Windsor: Cancer Care Ontario finds out the hard way about community engagement

Score one for the Windsor community.

After Cancer Care Ontario (CCO) told the Windsor Regional Hospital that it had to transfer thoracic cancer surgeries to London or else, CCO found out the hard way that engaging the community is really important.

CCO backed down this week – the Windsor Regional Hospital being designated a Level 2 thoracic cancer surgery centre, the threatened withdrawal of $800,000 in cancer funding no longer on the table. “Thoracic,” incidentally, refers to the chest area.

Unclear at this point is whether an additional $633,000 that was clawed back from the Windsor Hotel Dieu Grace Hospital will also be restored. In the great Windsor hospital campus swap, those services have since been inherited by WRH.

Everybody played a role in fighting back – a lesson for hospital CEOs across Ontario who feel they have no alternative but to play along with the Ministry’s “transformation agenda.”

Windsor CEO David Musyj went public in his efforts to save the service. NDP MPP Taras Natyshak put up an on-line petition that thousands had signed on to. Even Liberal Cabinet Minister Teresa Piruzza played her role in presenting the community’s case to Health Minister Deb Matthews. Most of all the media are crediting the community for mobilizing so quickly around this issue. That includes a campaign by the Windsor Health Coalition to distribute 40,000 leaflets door-to-door.
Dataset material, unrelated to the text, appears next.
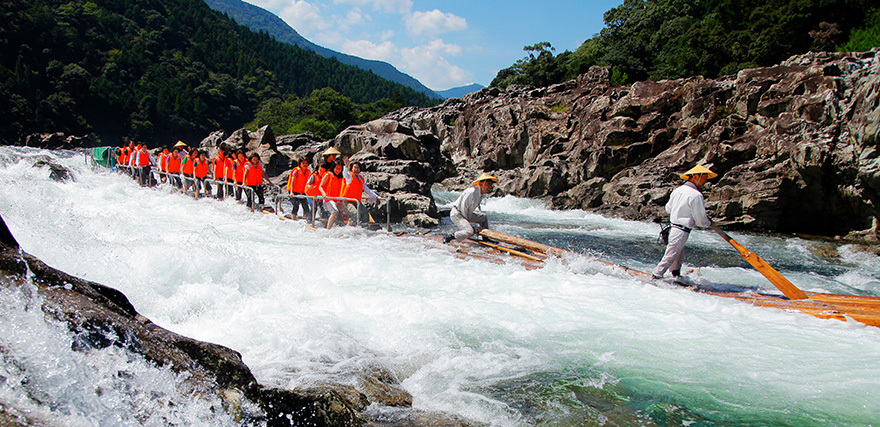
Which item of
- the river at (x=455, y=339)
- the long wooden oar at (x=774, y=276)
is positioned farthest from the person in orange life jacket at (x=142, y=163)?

The case made by CCO to move the service to London was always a weak one.  They claimed Windsor just did not have the volumes to do this work safely. They were wrong. WRH by volume does qualify by CCO’s own definition as a level 2 facility, a point Musyj made in his letter to Dr. Michael Sherar, CEO and President of CCO.

Arbitrarily, after having designated hospitals in Thunder Bay and Kingston as level 2 facilities, CCO decided to call it a day, leaving the entire Erie St. Clair LHIN without such a centre.
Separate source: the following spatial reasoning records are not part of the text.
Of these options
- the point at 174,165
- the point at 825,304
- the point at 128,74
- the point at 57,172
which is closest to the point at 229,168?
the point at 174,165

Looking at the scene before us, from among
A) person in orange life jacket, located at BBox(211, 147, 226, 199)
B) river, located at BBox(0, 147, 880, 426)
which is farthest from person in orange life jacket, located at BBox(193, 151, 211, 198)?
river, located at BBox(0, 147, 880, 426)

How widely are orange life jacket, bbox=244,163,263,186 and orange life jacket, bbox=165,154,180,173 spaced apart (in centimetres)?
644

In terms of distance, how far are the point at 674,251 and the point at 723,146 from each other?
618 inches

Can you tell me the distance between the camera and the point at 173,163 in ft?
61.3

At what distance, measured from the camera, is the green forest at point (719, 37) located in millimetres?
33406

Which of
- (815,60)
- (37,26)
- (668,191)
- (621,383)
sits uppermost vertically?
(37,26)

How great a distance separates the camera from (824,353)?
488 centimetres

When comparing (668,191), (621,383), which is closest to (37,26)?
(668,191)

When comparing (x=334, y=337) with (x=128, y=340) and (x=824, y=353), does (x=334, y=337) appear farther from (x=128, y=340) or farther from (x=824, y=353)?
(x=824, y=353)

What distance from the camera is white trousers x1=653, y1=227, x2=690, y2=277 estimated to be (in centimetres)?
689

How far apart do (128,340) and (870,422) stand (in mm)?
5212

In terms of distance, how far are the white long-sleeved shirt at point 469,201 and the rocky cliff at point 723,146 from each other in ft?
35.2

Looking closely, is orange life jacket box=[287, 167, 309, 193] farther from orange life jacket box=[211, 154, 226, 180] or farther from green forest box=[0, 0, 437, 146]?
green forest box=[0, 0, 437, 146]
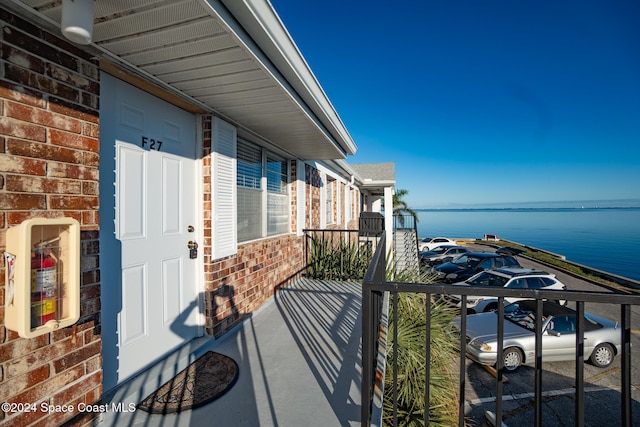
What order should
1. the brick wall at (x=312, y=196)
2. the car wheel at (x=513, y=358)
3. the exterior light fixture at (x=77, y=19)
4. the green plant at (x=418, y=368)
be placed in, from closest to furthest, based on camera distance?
the exterior light fixture at (x=77, y=19) < the green plant at (x=418, y=368) < the car wheel at (x=513, y=358) < the brick wall at (x=312, y=196)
It rather makes you wonder how many of the other so-called “evidence-based” decisions communities have been forced to endure are as equally weak?

Former Health Minister George Smitherman liked the idea of communities being involved with local health planning. While the Local Health Integration Networks leave a lot to be desired in how they operate, Ontarians appear to have bought into the idea that yes, we really should have a say.
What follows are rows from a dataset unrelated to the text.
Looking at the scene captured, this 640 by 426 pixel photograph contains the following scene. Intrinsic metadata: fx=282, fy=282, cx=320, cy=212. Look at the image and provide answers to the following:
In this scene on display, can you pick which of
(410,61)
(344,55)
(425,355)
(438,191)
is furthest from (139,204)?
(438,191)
Now that the thoracic cancer surgeries have been saved, the Windsor community may want to give thought to the upcoming review of the legislation that governs the Local Health Integration Networks. Whereas the LHIN has the responsibility for local planning, including access to cancer services, it’s not clear what role they played — if any — in this unfolding drama. If they expect the LHINs to work on their behalf, the freshly mobilized Windsor community should be prepared to stick an oar in.

One response to “Windsor: Cancer Care Ontario finds out the hard way about community engagement

  1. The only reason they backed down was fear of losing an upcoming election. Port Colborne had over 19,000 signatures not to remove their emergency department, shut down their opeating room and close their acute medical beds….Fort Erie had over 5,600 people attend a rally for the same reason in their community. Welland had over 20,000 petitions not to remove more services from their hospital. It made absolutely no difference. They went ahead as though they hadn’t heard anything. It’s all about politics.